Que me devuelvan a mi hija

04 mayo 2012
Escondidas!



Por fin llegó el viernes. Esta semana fue terrorífica. ¿Por el trabajo? Podría, pero la verdad que no. ¿La dieta? No, vengo masomenos, digamos "acostumbrando" el cuerpo. ¿Por Emilio? Sería razonable, pero tampoco.
Guillermina me está llevando al borde del colapso. Y con mis escasos recursos emocionales siento que se nos está haciendo durísimo transitarlo. Esto es algo así como un desahogo, no doy más. No les puedo explicar lo desesperante que puede llegar a ser. Entiendo perfectamente que ha sido un año de cambios ENORMES, totalmente trascendentales para sus 4 años. Y encima se da cuenta de que también ha cambiado la vida de sus padres. Le hablo de los cambios, la abrazo y lloramos juntas, casi todos los días. No tengo respiro y siento una culpa enorme porque Emilio recibe poco, lo que le dejan las tormentas de Guille. No es para que nos juzguen o para quejarme, solo es para sacarme las broncas y ver si leyéndolo se me aclaran las cosas, ese es el único fin de estas anécdotas:

"La canción del verdugo"

- Mami, cantame esa canción del jardín, esa de una pierna, otra pierna, 1,2, 3! 
- No sé cuál es, te puedo cantar otra.
- NO! E-SA! Sí la sabés!
- (?) No Gui, no la sé...a ver, contame de nuevo a ver si la recuerdo, cómo es...
- NOOOO! Sí la sabés!!! Cantameeeeeeee...MALAAAAA (acá entro a desesperarme, porque me doy cuenta de que la tormenta es imparable)
- No la sé hijita, pero podemos cantar otra.
- CANTÁ!
- Una pierna, otra piernaaaa, uno, dos y tres! (con cualquier melodía...a ver si zafamos)(claro, ella debe pensar que le estoy tomando el pelo)
- Nooooooooooooooooooooo, mala, mala, mala! Esa no es!!! (no sé de dónde carajo sacó el "mala")

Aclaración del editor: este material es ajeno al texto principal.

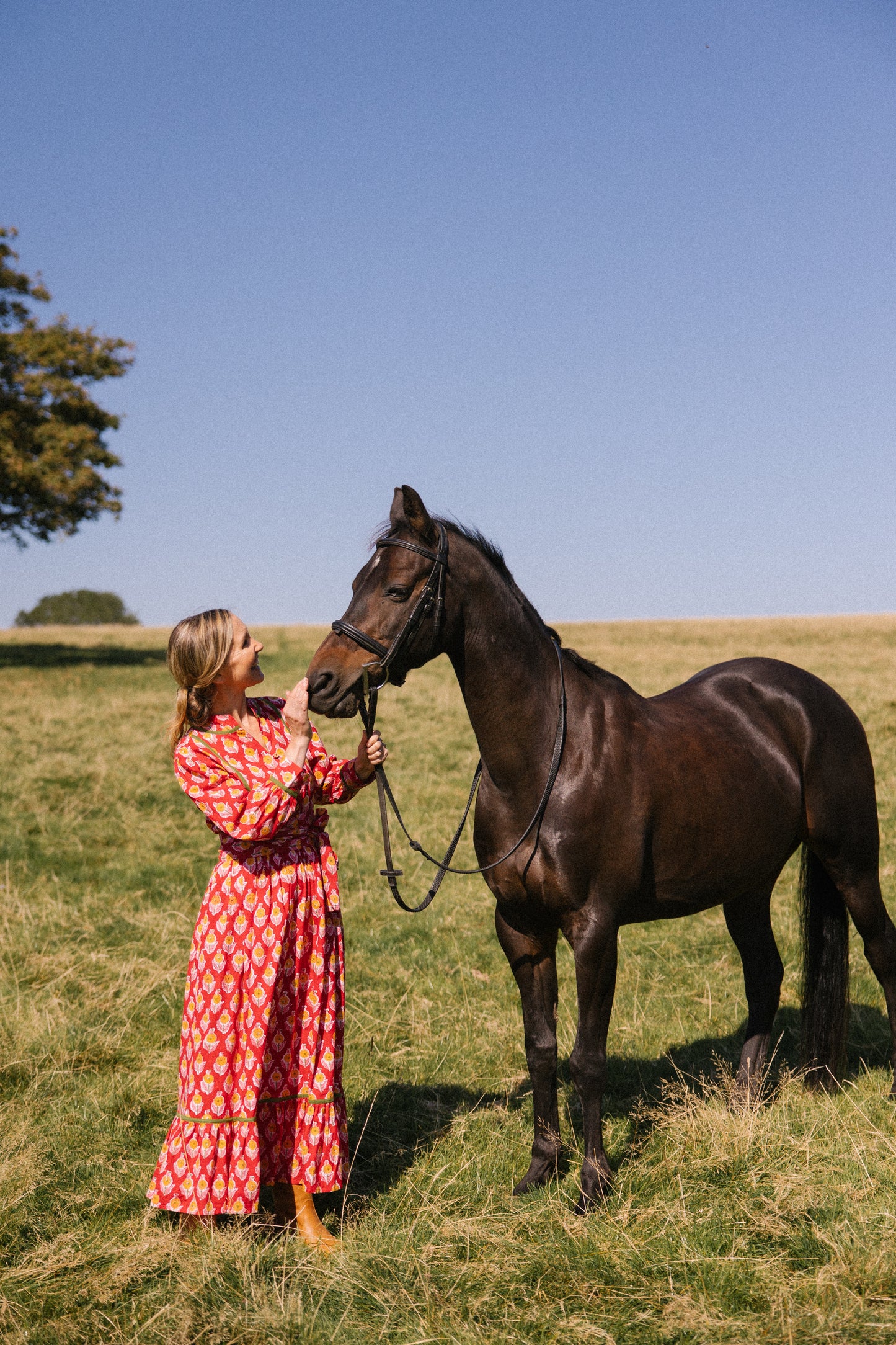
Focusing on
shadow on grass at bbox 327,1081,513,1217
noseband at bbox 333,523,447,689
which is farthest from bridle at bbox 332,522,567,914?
shadow on grass at bbox 327,1081,513,1217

Y acá empieza el griterío, porque yo no tengo tanto aguante. Emilio, upa, mira como que no entiende nada. Yo (mientras grito y me siento como el traste) pienso a dónde se llevaron a mi nenita mansa y tranquila, a veces siento que voy a enloquecer. ¿Vieron que en todo edificio está la loca que grita todo el día? Hello! Yo soy la de mi edificio y me siento mal por haber juzgado a otras locas de otros edificios. 

"Los miserables"

Hace unas semanas vi nuevamente la película y decidí que no podía pasar otro año sin leer a Víctor Hugo. Ok, me lo llevé a la pieza y leo un poco cada noche. Guille lo encuentra...

- ¿De qué es este libro?¿Es de "un malo"?
- Es de malos y buenos, mi amor.
- LEÉME
- No, Guille, no te puedo leer eso...buscamos un librito para vos y te lo leo (siempre leémos)
- No, ESTE!

Como tengo tiempo, decido leerle y esperar a que se aburra. Empiezo a leer en voz alta...después de ¡media hora! todavía no se cansó, ni se aburrió (vamos 5 páginas mas o menos). Emilio quiere comer, le explico a Guille la situación. Se desata un TSUNAMI. Tira cosas (ok, me hago cargo...eso lo copia de mi, estoy esforzándome en no tirar nada), grita, me pega (o lo intenta), le pega a David, se revuelca por el piso, me grita "mala" y "te vas de esta casa" (ahí se me queman TODOS los papeles ¿dónde carajo escucha eso??). Después de un rato ETERNO empieza a calmarse, hablamos de los cambios, lloramos un rato, nos abrazamos. Pasa. Pero a mi me hace mierda, me quedo sin energía, sintiendo que hago todo mal y con ganas de, como decía mi mamá "agarrar mis cuatro pilchas y mandarme a mudar". Y yo que no quiero ser parecida a mi vieja en nada. Me siento un fracaso total.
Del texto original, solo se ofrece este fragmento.